Reading text:
--------

BANQUET OF LIFE AND OF HOPE.
October 15, 2023.
Twenty-eighth Sunday in Ordinary Time – A.
“On this mountain the Lord of hosts will provide for all
peoples a feast of rich food and choice wines…” Is 25:6
A Kikuyu proverb says: “Every feast has its guest of honor.”
And a Hebrew proverb adds: “A guest who comes empty-handed does not deserve a
warm welcome.”
Arriving in the Philippines, back in 2014, one beautiful
frame in the dining room of our Seminary of Montalban caught my attention. It
is the famous "Hapag ng Pag-asa", transliterated, as "table of
hope". The singularity of this frame is that it portrays the Last Supper
of the Lord but with very special guests. Not the Twelve Apostles as we traditionally
see it, but with poor boys and girls that the age goes between 4 to 14 years.
Looking closely, the twelve guests of the Lord are squatters. That gives all
the meaning of the frame as the table of hope, a banquet where the less
fortunate find a room and a companion. This tells us also that with the Lord,
there is always new hope. That, despite the despair and poverty that surrounds
us, we should not give up but still carry on our lives and hope for a better
future.
Today's first reading comes to assure us of this future. The
Prophet Isaiah announced what the Lord was about to do for his people.

--------

Your task: Rewrite the homily from "And a Hebrew" to "to 14 years.", replacing "frame" with "painting" each time it occurs.

--------

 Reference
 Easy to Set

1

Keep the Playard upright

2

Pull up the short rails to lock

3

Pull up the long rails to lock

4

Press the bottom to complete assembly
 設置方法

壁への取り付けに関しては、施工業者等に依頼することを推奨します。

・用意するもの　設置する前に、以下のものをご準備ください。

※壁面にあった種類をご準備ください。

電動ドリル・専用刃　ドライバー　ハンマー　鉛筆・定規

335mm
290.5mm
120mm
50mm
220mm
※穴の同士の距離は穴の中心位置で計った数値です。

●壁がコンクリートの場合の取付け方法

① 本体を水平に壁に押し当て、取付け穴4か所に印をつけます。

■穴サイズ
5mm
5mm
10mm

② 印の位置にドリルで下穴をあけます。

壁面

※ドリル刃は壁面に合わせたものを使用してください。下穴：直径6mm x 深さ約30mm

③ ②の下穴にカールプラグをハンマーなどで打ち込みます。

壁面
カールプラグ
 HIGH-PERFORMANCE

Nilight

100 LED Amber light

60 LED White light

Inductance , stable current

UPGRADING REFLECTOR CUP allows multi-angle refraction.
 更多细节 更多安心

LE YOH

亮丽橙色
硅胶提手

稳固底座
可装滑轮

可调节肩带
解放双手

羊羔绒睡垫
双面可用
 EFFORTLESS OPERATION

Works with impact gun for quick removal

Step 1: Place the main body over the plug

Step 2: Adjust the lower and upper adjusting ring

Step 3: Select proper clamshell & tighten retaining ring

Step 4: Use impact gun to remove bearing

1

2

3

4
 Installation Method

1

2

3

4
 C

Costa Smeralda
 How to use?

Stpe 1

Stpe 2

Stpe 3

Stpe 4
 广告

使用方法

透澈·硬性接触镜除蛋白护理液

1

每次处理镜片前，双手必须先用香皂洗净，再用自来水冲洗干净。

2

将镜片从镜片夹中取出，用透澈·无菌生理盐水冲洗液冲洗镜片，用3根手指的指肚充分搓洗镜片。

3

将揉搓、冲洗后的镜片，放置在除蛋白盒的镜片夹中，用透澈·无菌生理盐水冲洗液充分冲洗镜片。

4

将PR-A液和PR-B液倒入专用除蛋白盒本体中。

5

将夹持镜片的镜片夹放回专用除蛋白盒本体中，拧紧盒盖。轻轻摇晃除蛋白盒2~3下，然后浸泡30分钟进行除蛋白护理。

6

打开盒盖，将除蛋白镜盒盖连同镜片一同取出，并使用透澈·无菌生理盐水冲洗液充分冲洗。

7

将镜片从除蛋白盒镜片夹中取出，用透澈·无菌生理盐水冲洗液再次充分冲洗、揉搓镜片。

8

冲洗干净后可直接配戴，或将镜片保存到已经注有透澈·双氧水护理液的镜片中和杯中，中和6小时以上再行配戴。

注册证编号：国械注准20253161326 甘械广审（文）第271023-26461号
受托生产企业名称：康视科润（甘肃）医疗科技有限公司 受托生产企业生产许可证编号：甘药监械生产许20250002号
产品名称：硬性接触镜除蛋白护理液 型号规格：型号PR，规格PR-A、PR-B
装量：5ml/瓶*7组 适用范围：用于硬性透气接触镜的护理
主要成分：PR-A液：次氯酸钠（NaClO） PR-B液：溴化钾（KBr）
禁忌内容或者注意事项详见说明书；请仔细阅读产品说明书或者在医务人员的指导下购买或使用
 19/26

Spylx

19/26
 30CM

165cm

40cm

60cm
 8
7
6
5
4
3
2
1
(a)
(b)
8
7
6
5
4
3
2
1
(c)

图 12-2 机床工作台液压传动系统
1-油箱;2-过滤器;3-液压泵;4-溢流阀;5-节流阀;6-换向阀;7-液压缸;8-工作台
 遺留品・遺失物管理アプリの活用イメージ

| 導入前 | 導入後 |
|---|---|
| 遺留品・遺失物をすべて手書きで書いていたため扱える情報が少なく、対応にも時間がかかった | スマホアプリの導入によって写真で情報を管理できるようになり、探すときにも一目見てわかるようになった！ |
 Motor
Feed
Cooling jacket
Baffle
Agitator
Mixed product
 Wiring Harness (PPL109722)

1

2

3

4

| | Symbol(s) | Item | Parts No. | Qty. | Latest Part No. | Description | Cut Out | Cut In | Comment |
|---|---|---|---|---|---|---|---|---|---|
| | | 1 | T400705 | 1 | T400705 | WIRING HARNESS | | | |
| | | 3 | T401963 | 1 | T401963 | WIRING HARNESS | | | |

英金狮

--------

Written response:
And a Hebrew proverb adds: “A guest who comes empty-handed does not deserve a
warm welcome.”
Arriving in the Philippines, back in 2014, one beautiful
painting in the dining room of our Seminary of Montalban caught my attention. It
is the famous "Hapag ng Pag-asa", transliterated, as "table of
hope". The singularity of this painting is that it portrays the Last Supper
of the Lord but with very special guests. Not the Twelve Apostles as we traditionally
see it, but with poor boys and girls that the age goes between 4 to 14 years.